WHAT THE EXERCISE ASKS >>
Set down the material below in full, matching it exactly.
......
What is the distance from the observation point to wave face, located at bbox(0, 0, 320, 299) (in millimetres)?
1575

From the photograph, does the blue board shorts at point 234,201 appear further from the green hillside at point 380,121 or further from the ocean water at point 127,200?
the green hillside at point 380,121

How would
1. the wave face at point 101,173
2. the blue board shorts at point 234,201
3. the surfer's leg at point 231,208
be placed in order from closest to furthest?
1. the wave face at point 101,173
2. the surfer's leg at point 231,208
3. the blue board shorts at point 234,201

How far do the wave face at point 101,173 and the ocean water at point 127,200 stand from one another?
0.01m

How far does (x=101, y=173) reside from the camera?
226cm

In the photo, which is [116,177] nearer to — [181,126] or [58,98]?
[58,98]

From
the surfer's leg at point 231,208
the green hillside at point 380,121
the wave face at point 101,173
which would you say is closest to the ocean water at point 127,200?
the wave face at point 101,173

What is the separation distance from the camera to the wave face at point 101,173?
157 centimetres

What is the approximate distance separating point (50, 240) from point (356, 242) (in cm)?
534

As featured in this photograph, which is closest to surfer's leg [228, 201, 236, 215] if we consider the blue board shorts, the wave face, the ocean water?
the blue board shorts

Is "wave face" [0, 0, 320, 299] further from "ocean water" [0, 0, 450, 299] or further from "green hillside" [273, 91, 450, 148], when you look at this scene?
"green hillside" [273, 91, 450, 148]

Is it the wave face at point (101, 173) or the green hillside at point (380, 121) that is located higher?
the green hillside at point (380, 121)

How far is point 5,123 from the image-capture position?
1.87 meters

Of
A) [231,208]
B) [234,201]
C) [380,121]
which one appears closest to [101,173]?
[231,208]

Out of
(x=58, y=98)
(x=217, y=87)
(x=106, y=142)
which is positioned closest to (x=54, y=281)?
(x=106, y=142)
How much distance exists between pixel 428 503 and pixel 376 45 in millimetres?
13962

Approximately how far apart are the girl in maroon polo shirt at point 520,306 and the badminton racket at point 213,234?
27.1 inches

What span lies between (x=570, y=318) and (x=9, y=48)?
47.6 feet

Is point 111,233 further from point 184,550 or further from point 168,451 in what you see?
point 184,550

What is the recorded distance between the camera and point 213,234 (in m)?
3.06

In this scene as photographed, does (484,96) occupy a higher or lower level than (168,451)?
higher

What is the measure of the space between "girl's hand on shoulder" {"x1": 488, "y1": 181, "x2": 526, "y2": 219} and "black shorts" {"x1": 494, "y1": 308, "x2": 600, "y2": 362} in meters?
......
TASK OUTPUT >>
What is the distance from the observation point to wave face, located at bbox(0, 0, 320, 299) (in millimetres)?
1575

From the photograph, does the blue board shorts at point 234,201 appear further from the green hillside at point 380,121 or further from the ocean water at point 127,200?
the green hillside at point 380,121

How would
1. the wave face at point 101,173
2. the blue board shorts at point 234,201
3. the surfer's leg at point 231,208
be placed in order from closest to furthest?
1. the wave face at point 101,173
2. the surfer's leg at point 231,208
3. the blue board shorts at point 234,201

How far do the wave face at point 101,173 and the ocean water at point 127,200 stand from one another?
0.01m

How far does (x=101, y=173) reside from the camera?
226cm

In the photo, which is [116,177] nearer to — [181,126] or [58,98]?
[58,98]

From
the surfer's leg at point 231,208
the green hillside at point 380,121
the wave face at point 101,173
which would you say is closest to the ocean water at point 127,200?
the wave face at point 101,173

What is the separation distance from the camera to the wave face at point 101,173?
157 centimetres

What is the approximate distance separating point (50, 240) from point (356, 242) (in cm)?
534

As featured in this photograph, which is closest to surfer's leg [228, 201, 236, 215] if we consider the blue board shorts, the wave face, the ocean water?
the blue board shorts

Is "wave face" [0, 0, 320, 299] further from "ocean water" [0, 0, 450, 299] or further from "green hillside" [273, 91, 450, 148], when you look at this scene?
"green hillside" [273, 91, 450, 148]

Is it the wave face at point (101, 173) or the green hillside at point (380, 121) that is located higher?
the green hillside at point (380, 121)

How far is point 5,123 from the image-capture position?
1.87 meters

Of
A) [231,208]
B) [234,201]
C) [380,121]
which one appears closest to [101,173]?
[231,208]

Out of
(x=58, y=98)
(x=217, y=87)
(x=106, y=142)
which is positioned closest to (x=54, y=281)?
(x=106, y=142)
How much distance exists between pixel 428 503 and pixel 376 45 in millimetres?
13962

Approximately how far apart are the girl in maroon polo shirt at point 520,306 and the badminton racket at point 213,234?
27.1 inches

What span lies between (x=570, y=318) and (x=9, y=48)?
47.6 feet

Is point 111,233 further from point 184,550 or further from point 168,451 in what you see?
point 184,550

What is the recorded distance between the camera and point 213,234 (in m)?
3.06

In this scene as photographed, does (484,96) occupy a higher or lower level than (168,451)?
higher

What is the measure of the space between "girl's hand on shoulder" {"x1": 488, "y1": 181, "x2": 526, "y2": 219} and "black shorts" {"x1": 494, "y1": 308, "x2": 600, "y2": 362} in meters?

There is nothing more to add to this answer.